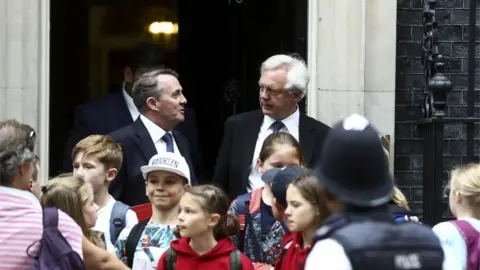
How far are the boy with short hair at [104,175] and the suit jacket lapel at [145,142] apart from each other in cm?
43

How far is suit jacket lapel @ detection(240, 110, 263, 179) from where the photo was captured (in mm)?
7883

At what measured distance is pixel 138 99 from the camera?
8.05 metres

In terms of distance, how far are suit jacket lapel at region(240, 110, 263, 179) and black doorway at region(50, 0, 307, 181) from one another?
6.08 ft

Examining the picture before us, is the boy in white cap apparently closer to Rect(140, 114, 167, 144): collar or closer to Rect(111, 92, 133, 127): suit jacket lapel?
Rect(140, 114, 167, 144): collar

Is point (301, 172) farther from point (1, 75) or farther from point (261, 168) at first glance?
point (1, 75)

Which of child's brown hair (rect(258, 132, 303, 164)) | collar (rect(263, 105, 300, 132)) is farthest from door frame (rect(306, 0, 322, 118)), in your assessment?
child's brown hair (rect(258, 132, 303, 164))

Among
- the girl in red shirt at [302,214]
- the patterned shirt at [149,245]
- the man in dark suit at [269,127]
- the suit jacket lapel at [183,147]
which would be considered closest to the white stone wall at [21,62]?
the suit jacket lapel at [183,147]

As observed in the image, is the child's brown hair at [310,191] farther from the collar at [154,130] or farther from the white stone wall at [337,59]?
the white stone wall at [337,59]

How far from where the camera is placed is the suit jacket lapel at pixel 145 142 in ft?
25.8

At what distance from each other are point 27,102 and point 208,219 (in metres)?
2.89

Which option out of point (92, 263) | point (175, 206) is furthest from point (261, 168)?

# Your objective
Can you copy out all the records above again, substituting "child" for every "boy" and changing nothing else, with the pictures left out?

# Problem solution
How far are the child with short hair at [104,175] and the suit jacket lapel at [145,142] apart from each other in cm?
43

How far is suit jacket lapel @ detection(240, 110, 263, 179) from where the photo was captured (in mm)?
7883

At what measured distance is pixel 138 99 from the camera?
8.05 metres

In terms of distance, how far are suit jacket lapel at region(240, 110, 263, 179) and black doorway at region(50, 0, 307, 181) from one another?
6.08 ft

Examining the picture before us, is the child in white cap apparently closer to Rect(140, 114, 167, 144): collar or closer to Rect(111, 92, 133, 127): suit jacket lapel?
Rect(140, 114, 167, 144): collar

Is point (301, 172) farther from point (1, 75) or farther from point (261, 168) at first glance?
point (1, 75)

Which of child's brown hair (rect(258, 132, 303, 164)) | collar (rect(263, 105, 300, 132)) is farthest from door frame (rect(306, 0, 322, 118)), in your assessment?
child's brown hair (rect(258, 132, 303, 164))

Among
- the girl in red shirt at [302,214]
- the patterned shirt at [149,245]
- the man in dark suit at [269,127]
- the suit jacket lapel at [183,147]
which would be considered closest to the white stone wall at [21,62]?
the suit jacket lapel at [183,147]

As observed in the image, is the child's brown hair at [310,191] farther from the collar at [154,130] or farther from the white stone wall at [337,59]?
the white stone wall at [337,59]

How far from where the camera is placed is the suit jacket lapel at pixel 145 142 in ft?
25.8

At what distance from each other are point 27,102 and point 208,219 (in metres)?
2.89

Which option out of point (92, 263) | point (175, 206) is furthest from point (261, 168)?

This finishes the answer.